目を合わせると、ジャンは穏やかに微笑を向けた。

柚は首を傾ける。

「この子達も、いつか私達がいる方に来るの?」
「それはどうだろう」

ジャンは車椅子の向きを変えて動きだした。

建物の奥へと進んでいくジャンの後に続きながら、柚達は歩きだす。
ガルーダは肩に乗せていた子供をそっと下ろし、頭をぐしゃりと撫でてゆっくりと追い掛けてくる。

ジャンは柚達を先導しながら、小さく口を開いた。

「彼等はね、使徒の適正が確認されているけれど、体に障害のある子供達なんだ」
「え……」

柚は息を呑む。
背を向けているジャンは、振り返らずに続けた。

「体が弱くて戦争には使えない。けれど、処分するには惜しい能力のクラス……だから様子を見る為に生かされている」

アンジェが目を見開き、歩きながら俯く。

政府は女性出生率の少ない使徒を確実に増やす為に、人間の女性を母体として研究を進めている。
その結果生まれたのが、アース・ピースの元帥"アスラ・デーヴァ"や、将官のイカロス、そしてここにいる尉官のガルーダや、アンジェとライラの双子だ。

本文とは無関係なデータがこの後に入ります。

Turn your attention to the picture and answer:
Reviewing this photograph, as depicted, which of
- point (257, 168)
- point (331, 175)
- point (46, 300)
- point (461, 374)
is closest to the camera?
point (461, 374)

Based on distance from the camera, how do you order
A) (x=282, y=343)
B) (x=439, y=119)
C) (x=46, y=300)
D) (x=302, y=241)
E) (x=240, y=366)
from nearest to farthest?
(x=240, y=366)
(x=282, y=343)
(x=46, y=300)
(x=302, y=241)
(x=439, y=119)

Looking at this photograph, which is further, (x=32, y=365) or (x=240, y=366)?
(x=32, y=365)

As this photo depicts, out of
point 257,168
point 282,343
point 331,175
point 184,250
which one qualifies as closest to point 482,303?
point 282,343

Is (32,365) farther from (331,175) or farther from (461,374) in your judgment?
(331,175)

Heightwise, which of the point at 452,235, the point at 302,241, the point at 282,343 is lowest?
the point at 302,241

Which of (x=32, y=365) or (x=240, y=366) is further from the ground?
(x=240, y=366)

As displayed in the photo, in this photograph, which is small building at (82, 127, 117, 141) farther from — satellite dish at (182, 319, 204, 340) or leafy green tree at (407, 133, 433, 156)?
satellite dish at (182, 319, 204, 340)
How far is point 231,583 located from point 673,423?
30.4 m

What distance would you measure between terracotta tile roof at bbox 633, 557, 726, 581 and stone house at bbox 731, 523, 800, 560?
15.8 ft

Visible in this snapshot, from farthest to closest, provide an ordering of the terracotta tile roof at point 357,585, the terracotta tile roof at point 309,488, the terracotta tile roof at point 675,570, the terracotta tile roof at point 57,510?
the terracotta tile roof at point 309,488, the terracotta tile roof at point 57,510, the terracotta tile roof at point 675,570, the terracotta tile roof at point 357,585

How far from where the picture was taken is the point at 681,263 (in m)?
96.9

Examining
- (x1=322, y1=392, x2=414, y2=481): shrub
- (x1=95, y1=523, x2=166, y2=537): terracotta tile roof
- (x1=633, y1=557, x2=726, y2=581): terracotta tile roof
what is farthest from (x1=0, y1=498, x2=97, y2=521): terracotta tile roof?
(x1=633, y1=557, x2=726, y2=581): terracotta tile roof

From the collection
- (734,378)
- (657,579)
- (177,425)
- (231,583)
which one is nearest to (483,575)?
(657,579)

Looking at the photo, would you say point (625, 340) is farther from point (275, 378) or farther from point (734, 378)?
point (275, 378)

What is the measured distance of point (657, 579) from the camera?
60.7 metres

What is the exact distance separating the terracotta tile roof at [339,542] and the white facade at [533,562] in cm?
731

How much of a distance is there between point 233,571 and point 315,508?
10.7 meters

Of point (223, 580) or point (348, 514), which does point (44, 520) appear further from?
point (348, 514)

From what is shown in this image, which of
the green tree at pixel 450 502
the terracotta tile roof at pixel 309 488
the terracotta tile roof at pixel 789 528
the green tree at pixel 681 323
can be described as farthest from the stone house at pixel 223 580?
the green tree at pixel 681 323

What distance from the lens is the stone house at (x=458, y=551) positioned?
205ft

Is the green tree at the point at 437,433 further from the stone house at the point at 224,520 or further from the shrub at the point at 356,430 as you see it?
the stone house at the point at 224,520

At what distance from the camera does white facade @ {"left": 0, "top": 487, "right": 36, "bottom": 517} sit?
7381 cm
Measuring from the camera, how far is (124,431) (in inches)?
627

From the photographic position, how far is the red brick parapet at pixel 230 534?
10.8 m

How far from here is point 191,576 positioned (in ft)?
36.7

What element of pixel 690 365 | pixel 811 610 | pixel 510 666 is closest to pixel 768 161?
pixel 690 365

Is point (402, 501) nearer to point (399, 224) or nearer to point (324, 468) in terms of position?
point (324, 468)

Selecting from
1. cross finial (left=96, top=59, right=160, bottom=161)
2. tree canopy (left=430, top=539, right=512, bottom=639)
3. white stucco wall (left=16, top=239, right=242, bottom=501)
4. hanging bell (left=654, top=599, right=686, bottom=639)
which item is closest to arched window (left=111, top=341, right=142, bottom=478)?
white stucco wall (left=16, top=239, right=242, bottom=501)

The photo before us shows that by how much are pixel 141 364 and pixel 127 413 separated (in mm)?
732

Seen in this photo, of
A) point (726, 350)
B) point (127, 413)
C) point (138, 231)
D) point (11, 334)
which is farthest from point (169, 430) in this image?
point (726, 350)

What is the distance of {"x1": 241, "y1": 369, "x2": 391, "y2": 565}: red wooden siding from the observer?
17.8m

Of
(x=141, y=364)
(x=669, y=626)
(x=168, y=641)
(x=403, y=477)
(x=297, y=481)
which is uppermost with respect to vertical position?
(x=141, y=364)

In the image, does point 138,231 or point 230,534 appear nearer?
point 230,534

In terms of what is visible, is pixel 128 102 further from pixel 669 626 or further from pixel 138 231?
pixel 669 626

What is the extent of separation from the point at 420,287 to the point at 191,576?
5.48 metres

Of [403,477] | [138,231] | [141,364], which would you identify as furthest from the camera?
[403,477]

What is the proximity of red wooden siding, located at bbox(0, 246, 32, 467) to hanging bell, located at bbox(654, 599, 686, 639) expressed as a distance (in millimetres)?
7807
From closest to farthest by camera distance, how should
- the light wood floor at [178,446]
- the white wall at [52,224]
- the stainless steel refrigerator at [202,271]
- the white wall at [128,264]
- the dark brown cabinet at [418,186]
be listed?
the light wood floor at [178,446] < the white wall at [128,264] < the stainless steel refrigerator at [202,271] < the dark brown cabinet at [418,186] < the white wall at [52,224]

能力によってクラス分けをしている政府は、一定のレベルに達しない使徒が生まれると、処分という名目で殺してしまう。
アンジェは健康だが、能力クラスは処分されるぎりぎりのレベルだった。

能力レベルは生まれた時点で決まっており、努力をして改善されるものではない。
とはいえ、力を意のままに操れるようになれば、例え自分よりも能力クラスが高い相手であろうと勝てないことはない。

俯くアンジェを見やり、柚はジャンに抗議の声をあげた。

「そんな言い方は……」

少し離れて歩く焔ですら、不愉快そうに眉を顰めている。
すると、頭の後ろに腕を組んで歩く玉裁が鼻で笑い飛ばした。

「役にたたねぇ奴に食わせる飯はねぇってことだろ」
「玉裁!」

ヨハネスが眉尻を吊り上げて玉裁を咎める。
ジャンが車椅子を止め、ゆっくりと肩越しに振り返った。

「ヨハネス……事実だよ。彼等の体に限界が来るのが先か、成長と共に体に耐性が付き、戦場に送られるか――どちらにせよ、彼等にと

っては死刑宣告を待っているようなものだ」
「ジャン?」

いぶかしむように、ヨハネスがジャンの名を呼ぶ。
ジャンははっとした面持ちでヨハネスから顔を逸らし、再び車椅子で進み始めた。

そんなジャンの様子を、ヨハネスは心配そうに見やる。

柚がガルーダを見上げると、ガルーダはいつも通りに邪気のない面持ちで首を傾げた。

ガルーダは天真爛漫な性格だ。
だからこそ、こういう時になにを考えているのか分からない。

支部の所長室の前で、ジャンはインターフォンを鳴らした。